Described are steroidal C- 17 benzoazoles, pyrimidinoazoles (azabenzoazoles) and diazines. Methods for their synthesis are also described, which include methods having a step of nucleophilic vinylic "addition-elimination" substitution reaction of 3.beta.-acetoxy-17- chloro-16-formylandrosta-5,16- diene or analogs thereof and benzoazole or pyrimidinoazole nucleophiles and methods having a palladium catalyzed cross-coupling reaction of 17- iodoandrosta-5,16-dien-3.beta.-ol or analogs thereof with tributylstannyl diazines. The compounds are potent inhibitors of human CYP 17 enzyme as well as potent antagonists of both wild type and mutant androgen receptors (AR). The compounds are useful for the treatment of human prostate cancer.
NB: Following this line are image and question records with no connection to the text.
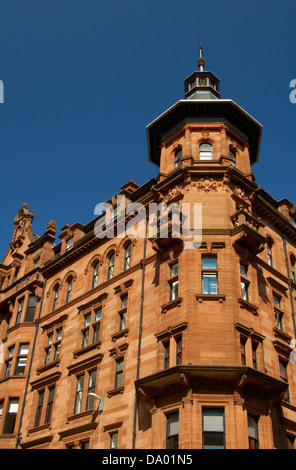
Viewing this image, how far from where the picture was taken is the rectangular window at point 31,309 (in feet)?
144

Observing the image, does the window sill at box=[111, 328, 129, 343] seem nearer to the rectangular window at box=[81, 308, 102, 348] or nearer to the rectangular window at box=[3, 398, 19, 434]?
the rectangular window at box=[81, 308, 102, 348]

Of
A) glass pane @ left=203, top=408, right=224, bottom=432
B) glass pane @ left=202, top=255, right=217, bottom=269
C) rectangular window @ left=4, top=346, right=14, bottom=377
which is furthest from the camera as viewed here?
rectangular window @ left=4, top=346, right=14, bottom=377

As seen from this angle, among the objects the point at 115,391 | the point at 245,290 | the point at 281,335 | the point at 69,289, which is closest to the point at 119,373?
the point at 115,391

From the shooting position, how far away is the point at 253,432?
26.6 meters

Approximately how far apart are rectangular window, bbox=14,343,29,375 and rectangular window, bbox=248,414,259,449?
65.5 feet

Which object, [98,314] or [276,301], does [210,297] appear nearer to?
[276,301]

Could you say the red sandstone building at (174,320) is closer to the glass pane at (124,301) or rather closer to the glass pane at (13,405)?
the glass pane at (13,405)

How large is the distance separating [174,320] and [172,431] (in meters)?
5.62

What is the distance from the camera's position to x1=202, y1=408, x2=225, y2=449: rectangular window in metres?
25.3

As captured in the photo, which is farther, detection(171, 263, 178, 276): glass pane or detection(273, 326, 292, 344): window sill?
detection(273, 326, 292, 344): window sill

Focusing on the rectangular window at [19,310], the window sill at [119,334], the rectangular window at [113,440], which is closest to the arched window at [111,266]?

L'invention concerne des benzoazoles, des pyrimidinoazoles (azabenzoazoles) et des diazines C-17 stéroïdes. L'invention concerne également des procédés de synthèse de ces composés, notamment des procédés comprenant une étape de réaction de substitution par "addition-élimination" vinylique nucléophile de 3ß-acétoxy-17-chloro-16-formylandrosta-5,16-diène ou d'analogues de celui-ci et de nucléophiles benzoazole ou pyrimidinoazole, et des procédés comprenant une réaction de couplage croisé catalysée par palladium de 17-iodoandrosta-5,16-dien-3ß-ol ou d'analogues de celui-ci avec des tributylstannyl diazines. Les composés selon l'invention sont des inhibiteurs puissants de l'enzyme CYP17 humaine, ainsi que des antagonistes puissants des récepteurs des androgènes (AR) de type sauvage et mutants. Les composés selon l'invention sont utiles dans le traitement du cancer humain de la prostate.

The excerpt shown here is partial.